A discovery-mode analyzer only needs to supply a prompt string. Everything else — batching, prompt formatting, parallel LLM invocation, parsing, and Finding creation — is provided by the base class.
Quick Start — Minimal Analyzer
"""Semantic security discovery analyzer node."""
from __future__ import annotations
from skillspector.constants import SKILLSPECTOR_DEFAULT_MODEL
from skillspector.llm_analyzer_base import LLMAnalyzerBase
from skillspector.logging_config import get_logger
from skillspector.state import AnalyzerNodeResponse, SkillspectorState
ANALYZER_ID = "semantic_security_discovery"
logger = get_logger(__name__)
ANALYZER_PROMPT = """\
You are a security analyst reviewing an AI agent skill.
Look for:
- Hardcoded credentials or API keys
- Shell injection (subprocess with shell=True, os.system)
- Data exfiltration (HTTP calls sending environment variables)
- Insecure file operations (writing to /etc, reading SSH keys)
Use rule IDs prefixed with "SSD-" (e.g. SSD-001, SSD-002).
"""
def node(state: SkillspectorState) -> AnalyzerNodeResponse:
"""Discover security findings via LLM analysis."""
if state.get("use_llm", True) is False:
return {"findings": []}
file_cache: dict[str, str] = state.get("file_cache") or {}
files = sorted(file_cache.keys())
if not files:
return {"findings": []}
model_config = state.get("model_config") or {}
model = (
model_config.get(ANALYZER_ID)
or model_config.get("default")
or SKILLSPECTOR_DEFAULT_MODEL
)
try:
import asyncio
analyzer = LLMAnalyzerBase(base_prompt=ANALYZER_PROMPT, model=model)
batches = analyzer.get_batches(files, file_cache)
results = asyncio.run(analyzer.arun_batches(batches))

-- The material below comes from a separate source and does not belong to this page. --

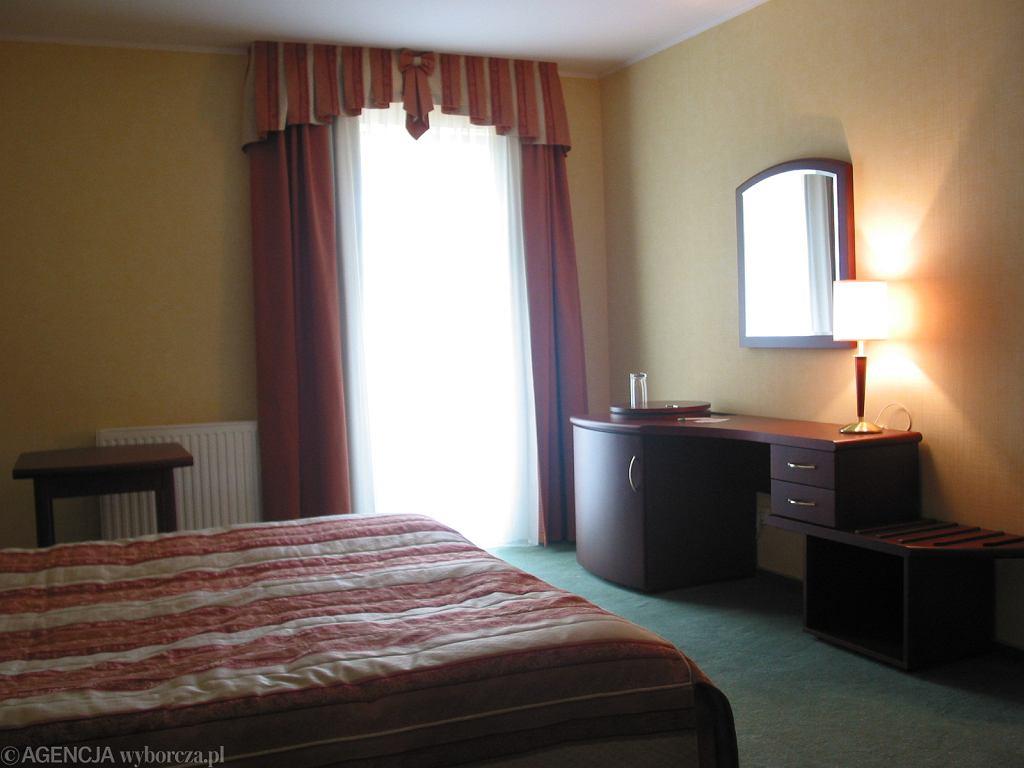 Pokój hotelowy. Zdjęcie ilustracyjne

findings = analyzer.collect_findings(results)
logger.info("%s: %d findings", ANALYZER_ID, len(findings))
return {"findings": findings}
except ValueError:
raise
except Exception as e:
logger.warning("%s failed: %s", ANALYZER_ID, e)
return {"findings": []}
That's it. The node calls asyncio.run(analyzer.arun_batches()) to run all
LLM calls in parallel while staying compatible with graph.invoke() (sync).
The base class provides build_prompt, parse_response, arun_batches,
and collect_findings out of the box.
Note: A sync
run_batches()method also exists for backward compatibility, butarun_batches()is the recommended path for all new analyzers. Forasync defnodes (used withgraph.ainvoke()), callawait analyzer.arun_batches()directly instead of wrapping withasyncio.run().
What the LLM Sees
For a file config.py with 8 lines, the default build_prompt produces:
You are a security analyst reviewing an AI agent skill.
Look for:
- Hardcoded credentials or API keys
...
Analyze the following skill file for security issues matching the criteria above.
Reference line numbers (shown as L-prefixes) when reporting findings.
## File: config.py
L1: import os L2: L3: API_KEY = os.environ["API_KEY"] # was hardcoded — the LLM would flag this L4: DB_HOST = "db.example.test" L5: L6: def get_connection(): L7: return connect(DB_HOST, api_key=API_KEY) L8:
For a chunked file (e.g. lines 100-200 of a large file):
## File: big_skill.py (lines 100–200)
L100: def dangerous_function(): L101: os.system(user_input) ...
The LLM's structured output (LLMFinding.start_line) maps directly to these
line numbers.
What the LLM Returns
The default response_schema is LLMAnalysisResult, which the LLM fills via
with_structured_output:
class LLMFinding(BaseModel):
rule_id: str # e.g. "SSD-001"
message: str # "Hardcoded API key"
severity: Literal["LOW", "MEDIUM", "HIGH", "CRITICAL"]
start_line: int # references L-prefixed line numbers
end_line: int | None # optional range
confidence: float # 0.0–1.0
explanation: str # why this is a finding
remediation: str # how to fix it
class LLMAnalysisResult(BaseModel):
findings: list[LLMFinding]
Each LLMFinding converts to a graph-state Finding via to_finding(file):
finding = llm_finding.to_finding("config.py")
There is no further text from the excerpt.